Programs for FI Economy and PI Economy
"A Note on Sunspots with Heterogeneous Agents" with Daniel R. Carroll. This paper studies sunspot fluctuations in a model with heterogeneous households. We find that wealth inequality reduces the degree of increasing returns needed to produce indeterminacy, while wage inequality increases it. When the model is calibrated to match the joint distribution of hours, income, and wealth the required degree of increasing returns to scale is still much too high to be supported empirically (although smaller than similar homogeneous agent economies). We also find that the model robustly predicts only one sunspot, despite having 1242 predetermined state variables. Under review.
"Approximate Aggregation." This paper examines the robustness of the approximate aggregation result in Krusell and Smith (1998). I find the following results: 1) adding additional moments neither changes the law of motion for aggregate capital nor affects the ergodic moments; 2) the higher-order moments are independent of the mean; and 3) the algorithm is robust to changes in the demographic structure, preferences, and curvature in the savings return. (The computational aspects of this paper are addressed in the paper above).
"Rational Inattention and Aggregate Fluctuations" with Yulei Luo.
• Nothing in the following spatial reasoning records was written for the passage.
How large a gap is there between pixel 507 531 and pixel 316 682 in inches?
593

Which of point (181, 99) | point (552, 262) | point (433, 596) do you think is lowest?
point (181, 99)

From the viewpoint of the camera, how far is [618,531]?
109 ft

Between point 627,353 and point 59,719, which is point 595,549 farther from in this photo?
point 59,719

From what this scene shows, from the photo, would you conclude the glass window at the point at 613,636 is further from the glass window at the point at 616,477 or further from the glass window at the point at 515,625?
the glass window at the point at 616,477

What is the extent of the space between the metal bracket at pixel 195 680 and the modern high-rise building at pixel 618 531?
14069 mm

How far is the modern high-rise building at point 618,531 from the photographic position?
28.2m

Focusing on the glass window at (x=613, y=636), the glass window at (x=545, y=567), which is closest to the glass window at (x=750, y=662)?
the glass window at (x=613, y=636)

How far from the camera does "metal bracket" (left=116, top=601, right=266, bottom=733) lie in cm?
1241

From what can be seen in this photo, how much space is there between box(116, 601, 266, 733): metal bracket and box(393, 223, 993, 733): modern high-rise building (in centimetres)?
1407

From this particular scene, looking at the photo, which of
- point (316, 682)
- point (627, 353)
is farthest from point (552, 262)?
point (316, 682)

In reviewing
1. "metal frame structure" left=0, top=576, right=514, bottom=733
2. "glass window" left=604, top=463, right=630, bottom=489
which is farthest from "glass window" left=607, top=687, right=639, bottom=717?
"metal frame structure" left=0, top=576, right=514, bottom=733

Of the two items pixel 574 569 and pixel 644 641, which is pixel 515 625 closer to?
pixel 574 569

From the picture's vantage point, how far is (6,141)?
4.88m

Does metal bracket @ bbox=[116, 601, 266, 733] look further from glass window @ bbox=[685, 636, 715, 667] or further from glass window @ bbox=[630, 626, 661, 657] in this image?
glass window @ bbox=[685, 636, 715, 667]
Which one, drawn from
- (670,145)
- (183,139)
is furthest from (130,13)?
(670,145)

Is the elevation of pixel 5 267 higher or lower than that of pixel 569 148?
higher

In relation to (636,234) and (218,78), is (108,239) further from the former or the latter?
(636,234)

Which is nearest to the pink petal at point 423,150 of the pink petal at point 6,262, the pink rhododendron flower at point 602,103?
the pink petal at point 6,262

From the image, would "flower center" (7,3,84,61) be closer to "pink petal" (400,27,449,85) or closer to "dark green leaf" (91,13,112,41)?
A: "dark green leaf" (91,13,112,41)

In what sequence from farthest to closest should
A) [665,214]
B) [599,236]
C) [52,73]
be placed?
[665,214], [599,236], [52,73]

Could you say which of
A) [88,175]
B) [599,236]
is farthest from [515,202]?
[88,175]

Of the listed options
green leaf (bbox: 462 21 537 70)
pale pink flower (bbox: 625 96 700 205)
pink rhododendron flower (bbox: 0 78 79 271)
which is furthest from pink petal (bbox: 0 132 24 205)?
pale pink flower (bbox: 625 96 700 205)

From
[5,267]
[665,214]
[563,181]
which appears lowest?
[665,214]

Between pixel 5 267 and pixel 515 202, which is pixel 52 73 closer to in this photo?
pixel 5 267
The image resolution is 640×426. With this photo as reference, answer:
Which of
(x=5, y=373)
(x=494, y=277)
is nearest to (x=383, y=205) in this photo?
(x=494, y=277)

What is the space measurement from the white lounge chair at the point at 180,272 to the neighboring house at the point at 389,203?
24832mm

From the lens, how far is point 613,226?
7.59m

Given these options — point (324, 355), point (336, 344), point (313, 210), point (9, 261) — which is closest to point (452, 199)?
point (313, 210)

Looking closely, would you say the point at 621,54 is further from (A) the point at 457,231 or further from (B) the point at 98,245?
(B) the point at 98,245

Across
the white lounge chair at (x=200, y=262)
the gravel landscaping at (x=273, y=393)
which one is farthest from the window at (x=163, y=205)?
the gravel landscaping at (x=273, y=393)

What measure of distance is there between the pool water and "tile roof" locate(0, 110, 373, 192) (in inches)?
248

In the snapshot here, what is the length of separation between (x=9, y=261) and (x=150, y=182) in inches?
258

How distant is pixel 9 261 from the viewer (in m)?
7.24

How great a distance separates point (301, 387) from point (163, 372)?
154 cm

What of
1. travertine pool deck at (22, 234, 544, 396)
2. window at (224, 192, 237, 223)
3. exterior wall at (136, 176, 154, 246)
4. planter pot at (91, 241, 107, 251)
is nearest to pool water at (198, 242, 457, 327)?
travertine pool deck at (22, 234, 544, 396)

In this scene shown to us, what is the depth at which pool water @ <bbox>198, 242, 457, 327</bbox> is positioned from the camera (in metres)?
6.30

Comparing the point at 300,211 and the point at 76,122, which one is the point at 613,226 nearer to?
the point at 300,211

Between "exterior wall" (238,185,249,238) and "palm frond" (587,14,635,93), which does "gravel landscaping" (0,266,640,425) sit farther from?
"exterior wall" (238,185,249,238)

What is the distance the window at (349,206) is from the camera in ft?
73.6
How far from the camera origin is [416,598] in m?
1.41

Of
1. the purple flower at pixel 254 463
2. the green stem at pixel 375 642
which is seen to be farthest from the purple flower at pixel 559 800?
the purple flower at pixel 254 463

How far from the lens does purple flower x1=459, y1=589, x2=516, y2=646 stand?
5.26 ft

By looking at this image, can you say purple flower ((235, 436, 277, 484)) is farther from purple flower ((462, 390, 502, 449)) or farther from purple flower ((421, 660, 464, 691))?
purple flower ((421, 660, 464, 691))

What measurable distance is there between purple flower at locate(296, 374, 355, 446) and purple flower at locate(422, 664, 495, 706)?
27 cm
We explore the effect of introducing the Rational Inattention Hypothesis into a standard stochastic growth model with random walk technology. We find that RI is too weak as a propagation mechanism to fix the standard set of anomalies, in particular the failure of permanent shocks to produce autocorrelated growth rates in output and the very small variance of the predictable component of output growth. Under review.
"Asset Pricing under Information-Processing Constraints" with Yulei Luo. This note shows that limited information processing has the potential to increase the equity premium because it introduces persistence and excess volatility into consumption growth. Under review.
"Risk-sensitive Consumption and Savings under Rational Inattention" with Yulei Luo. This paper studies the consumption-savings behavior of households who have risk-sensitive preferences and suffer from limited information-processing capacity (rational inattention or RI). We find that the model displays a wide range of observational equivalence properties, implying that consumption and savings data cannot distinguish between models with risk-sensitivity, robustness, rational inattention, or rational expectations, in any combination. We then show that the welfare costs from RI are much larger for risk-sensitive households than any other observationally-equivalent settings. Thus, a potential method for testing risk-sensitivity vs. robustness is to ask agents how much they would pay to receive better information about the state of the world. Under review.
"Crowding Out or Crowding In? UI and Private Insurance." This paper reconsiders the results in Young (2004) under the assumption that debt limits are endogenously determined in order to prevent default, as in Kehoe and Levine (1993). I find that eliminating UI is a net welfare loss for the economy because it eliminates all borrowing, although for smaller changes in the replacement rate the effect of changing debt limits is minor. General equilibrium effects dominate. Preliminary and still incomplete.
"Optimal Stabilization Policy in a Model with Endogenous Sudden Stops" with Gianluca Benigno, Huigang Chen, Christopher Otrok, and Alessandro Rebucci. We develop a framework to study optimal stabilization policy in an economy with an occasionally binding credit constraint. The objective of the paper is to provide a framework to understand both the optimal response to a ‘sudden stop,’ as well as the behavior of optimal policy outside of the crisis period. In the model, the policy instrument of the government is a distortionary tax wedge on consumption of non-tradable goods. We find that, for a plausible calibration of the model, the optimal policy is highly nonlinear. If the constraint is not binding, the optimal tax rate is zero, as in an economy without a credit constraint. If the constraint is binding, the optimal tax rate is negative, meaning that the government subsidizes nontradable consumption. Preliminary and still incomplete.